▶ Extracted text:

————

Ingredients You'll Need
Think of this ingredient list as a well-rehearsed choir—each voice matters, but none needs to be a diva. Quality produce and a few pantry staples create symphonic richness without any dairy.
- Cremini (Baby Bella) Mushrooms – 1 ½ lb / 680 g These brown-capped beauties offer deeper, nuttier flavor than white buttons. Wipe, don’t rinse, to prevent sogginess; trim just the dry stem tips. Look for caps that are closed under the hood—gills showing means older, milder mushrooms.
- Dried Porcini – ½ oz / 15 g A small handful rehydrated in hot water equals liquid umami gold. If porcini is pricey, substitute dried shiitake; the flavor skews slightly smokier but still delicious. Save the soaking liquid—it’s the secret broth booster.
- Raw Cashews – 1 cup / 140 g Choose unsalted, unroasted cashews for neutral creaminess. Pieces are cheaper than whole and work perfectly. Quick-soak hack: cover with boiling water 30 minutes while you prep vegetables.
- Yellow Onion – 1 large Sweet onions caramelize faster; yellow ones deliver classic savory backbone. Dice small for even cooking.
- Garlic – 4 large cloves Smash, then mince to release allicin for maximum pungency. Add after onions to prevent burning.

————

▶ Supplied material:
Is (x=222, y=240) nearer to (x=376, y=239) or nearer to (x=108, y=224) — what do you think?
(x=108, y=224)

————

▶ Instructions for the task: Copy the ingredient list word for word, from start to finish. This data isn't needed for anything here.

▶ Result of the exercise:
Ingredients You'll Need
Think of this ingredient list as a well-rehearsed choir—each voice matters, but none needs to be a diva. Quality produce and a few pantry staples create symphonic richness without any dairy.
- Cremini (Baby Bella) Mushrooms – 1 ½ lb / 680 g These brown-capped beauties offer deeper, nuttier flavor than white buttons. Wipe, don’t rinse, to prevent sogginess; trim just the dry stem tips. Look for caps that are closed under the hood—gills showing means older, milder mushrooms.
- Dried Porcini – ½ oz / 15 g A small handful rehydrated in hot water equals liquid umami gold. If porcini is pricey, substitute dried shiitake; the flavor skews slightly smokier but still delicious. Save the soaking liquid—it’s the secret broth booster.
- Raw Cashews – 1 cup / 140 g Choose unsalted, unroasted cashews for neutral creaminess. Pieces are cheaper than whole and work perfectly. Quick-soak hack: cover with boiling water 30 minutes while you prep vegetables.
- Yellow Onion – 1 large Sweet onions caramelize faster; yellow ones deliver classic savory backbone. Dice small for even cooking.
- Garlic – 4 large cloves Smash, then mince to release allicin for maximum pungency. Add after onions to prevent burning.